+++ Alıntı Metin +++

22 Mart 2013 Cuma

Başlasın Öğrenme Devrimi 7: Waldorf Eğitim Sistemi’nde Sevdiklerim, Düşündüklerim ve Çekincelerim

Başlasın Öğrenme Devrimi 7: Waldorf Eğitim Sistemi’nde Sevdiklerim, Düşündüklerim ve Çekincelerim

by Deli Anne on 22/03/2013
Steiner / Waldorf Okulu’nu gezdim ve yazdığım gibi çok etkilendim. O okulun içindeyken sanki efsunlu, hayalsi bir alemin içinde; buradan güzel yer yok, diyen ben, oradan uzaklaştıkça da adım adım gerçeğe çekildim ve amalarla cebelleştim. Ardından kendimi okumaya verdim. Okudum; irdeledim, okudum; etkilendim, okudum; endişelendim. Sayısız yazı, makale, yorum, övgü, eleştiri okudum, pek çok video izledim. İşi bilenlerle istişare ettim/ettik.  Şimdi aklımda kalanları derleyeyim:
.

+++

* Yönerge *
Alıntı metne göre yazar hangi okulu gezmiştir?

+++ Kayıtlı Veriler +++

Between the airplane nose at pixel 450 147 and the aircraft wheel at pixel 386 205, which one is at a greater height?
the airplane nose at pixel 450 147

+++

* Alıştırma Yanıtı *
Steiner / Waldorf Okulu'nu.